The Deseret Power Railway (formerly Deseret Western Railway) is an electrical loop-to-loop railroad that ships the coal quickly and efficiently over the 35 mile stretch from the mine to the power plant. Shipping the coal via electric locomotive is not only cheaper than other forms of transportation, it is also far more cost-effective.
From Railfan & Railroad, January 1984, page 30:
DESERET-WESTERN RAILWAY Colorado's newest electric railroad nearly lost one of its new electric locomotives before it ever reached home rails. Western Fuels Utah is developing the Deserado underground coal mine in Rio Blanco County ten miles northeast of Rangely, Colorado, to feed the 400-megawatt power station being built by the Deseret Generation & Transmission Association at Bonanza, Utah. The coal will travel by 2.5-mile conveyor from the mine to the railhead of the Deseret-Western Railway, a totally new 33-mile electrified railroad built in 1983 by Railroad Builders of Englewood, Colorado. Like the Black Mesa & Lake Powell in Arizona, the D-WR does not connect with any other railroad.

Data excerpt>
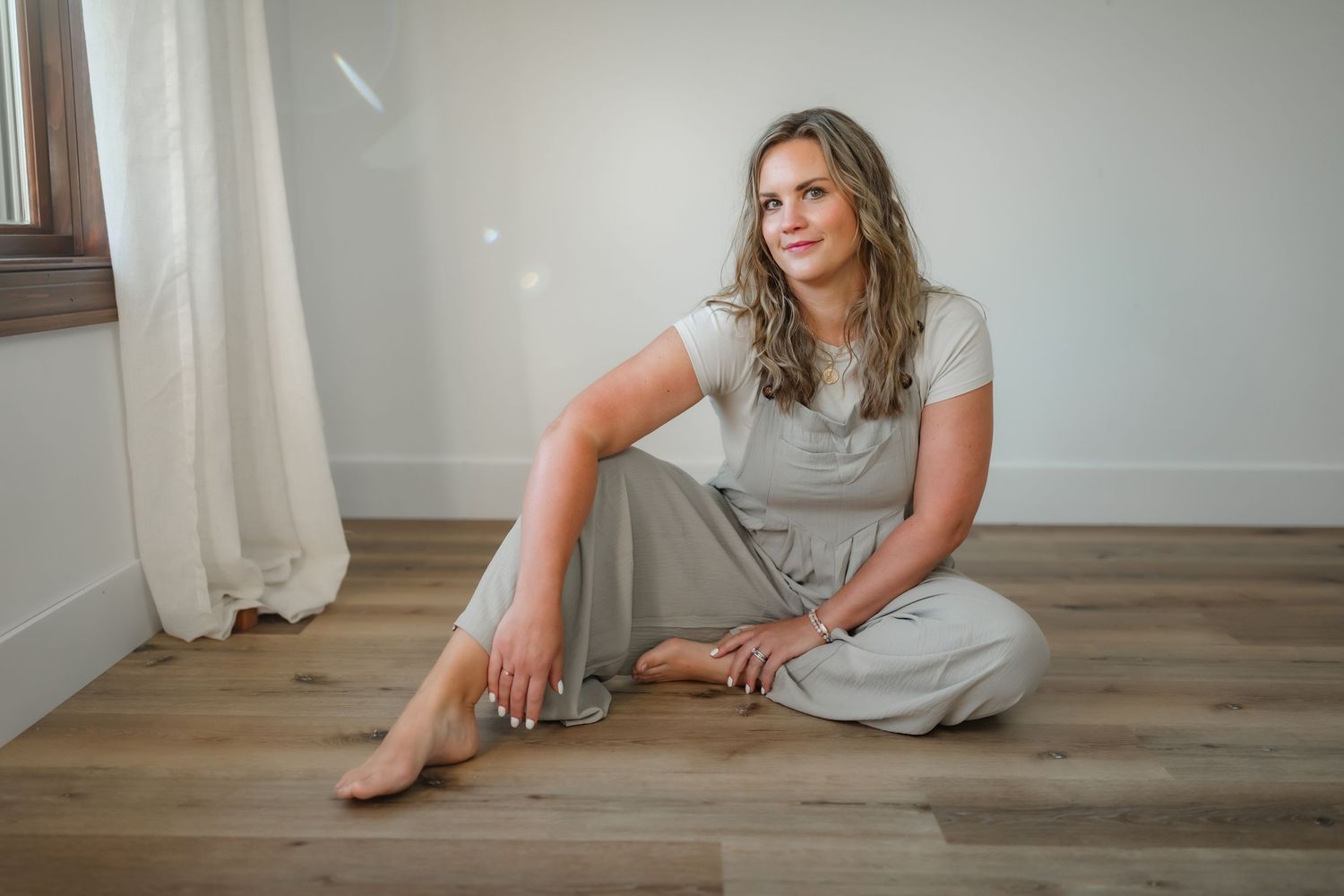 Casual portrait of person in gray loungewear sitting on hardwood floor.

About this task> Reproduce the Deseret Power Railway text word for word between "The Deseret Power" and "far more cost-effective.", inclusive.

Answer to the exercise>
The Deseret Power Railway (formerly Deseret Western Railway) is an electrical loop-to-loop railroad that ships the coal quickly and efficiently over the 35 mile stretch from the mine to the power plant. Shipping the coal via electric locomotive is not only cheaper than other forms of transportation, it is also far more cost-effective.